#### Instructions:
a) Answer these questions from the passage on AI and the word "no":
(i) Who led the new study?
(ii) Which AI models does the passage name as often failing to process negations?
(iii) What are most large language models designed to recognize instead of performing logical reasoning?
b) From the passage on AI and the word "no," pull out the words starting with "AI can diagnose" and going on through "in medical settings.".

#### Passage to read:
AI can diagnose diseases, compose poetry, and even drive cars—but it still struggles with a simple word: "no." This blind spot could lead to serious consequences in real-world applications, especially in healthcare.
A new study led by MIT PhD student Kumail Alhamoud, in collaboration with OpenAI and the University of Oxford, reveals that the inability to comprehend "no" and "not" may have profound implications, particularly in medical settings.
Negation—such as "no fractures" or "not enlarged"—is a critical linguistic function, especially in high-stakes environments like healthcare, where misinterpretation can result in significant harm. The research shows that current AI models—like ChatGPT, Gemini, and Llama—often fail to process negations correctly, tending to default to positive associations.
The core issue is not just a lack of data; it's the way AI is trained. Most large language models are designed to recognize patterns rather than perform logical reasoning. This means they might interpret "not good" as somewhat positive because they associate "good" with positivity. Experts believe that unless models are taught logic-based reasoning instead of merely mimicking language, they will continue to make minor yet dangerous errors.

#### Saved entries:
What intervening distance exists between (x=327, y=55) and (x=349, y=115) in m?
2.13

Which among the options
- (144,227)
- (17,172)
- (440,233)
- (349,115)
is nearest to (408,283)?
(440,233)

#### Solutions in order:
a)
(i) Kumail Alhamoud, an MIT PhD student
(ii) ChatGPT, Gemini, and Llama
(iii) Patterns

b)
AI can diagnose diseases, compose poetry, and even drive cars—but it still struggles with a simple word: "no." This blind spot could lead to serious consequences in real-world applications, especially in healthcare.
A new study led by MIT PhD student Kumail Alhamoud, in collaboration with OpenAI and the University of Oxford, reveals that the inability to comprehend "no" and "not" may have profound implications, particularly in medical settings.